▶ **Task requirements**
Write out the items below again, substituting "hiker's hand" for every "man's hand" and leaving everything else unchanged. Omit the pictures from your answer.

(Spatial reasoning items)
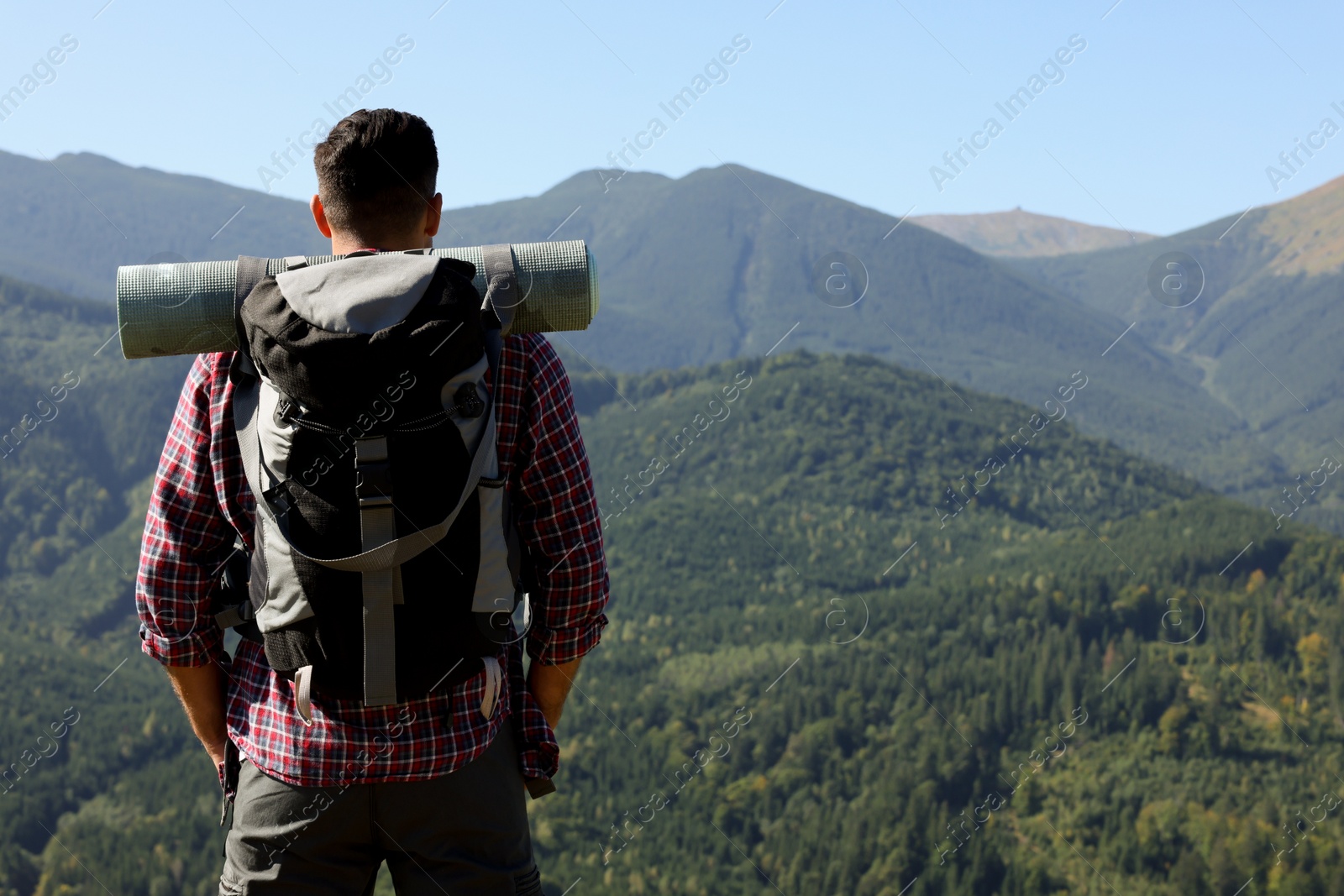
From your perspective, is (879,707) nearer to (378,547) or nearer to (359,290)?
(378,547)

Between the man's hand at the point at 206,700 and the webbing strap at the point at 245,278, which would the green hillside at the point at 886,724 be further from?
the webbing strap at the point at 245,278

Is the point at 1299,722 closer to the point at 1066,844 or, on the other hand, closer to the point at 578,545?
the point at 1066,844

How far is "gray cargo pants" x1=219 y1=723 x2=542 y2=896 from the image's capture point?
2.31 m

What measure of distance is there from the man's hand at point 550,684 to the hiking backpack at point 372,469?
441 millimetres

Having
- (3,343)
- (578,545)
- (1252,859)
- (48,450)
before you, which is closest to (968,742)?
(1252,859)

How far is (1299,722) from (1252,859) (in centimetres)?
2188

▶ **Response to the exercise**
From your perspective, is (879,707) nearer to (378,547) or nearer to (359,290)?
(378,547)

Between the hiker's hand at the point at 206,700 and the webbing strap at the point at 245,278, which would the green hillside at the point at 886,724 be further from?
the webbing strap at the point at 245,278

Is the point at 1299,722 closer to the point at 1066,844 or, on the other hand, closer to the point at 578,545?
the point at 1066,844

How far is "gray cargo pants" x1=219 y1=723 x2=542 y2=896 from the image's capture point?
2.31 m

What measure of distance is there from the hiker's hand at point 550,684 to the hiking backpack at point 372,469?
441 millimetres

Having
- (3,343)
- (578,545)
- (1252,859)
- (48,450)
before you, which is closest to (968,742)?
(1252,859)

How far is (1299,722) from (1252,859) (in centimetres)?
2188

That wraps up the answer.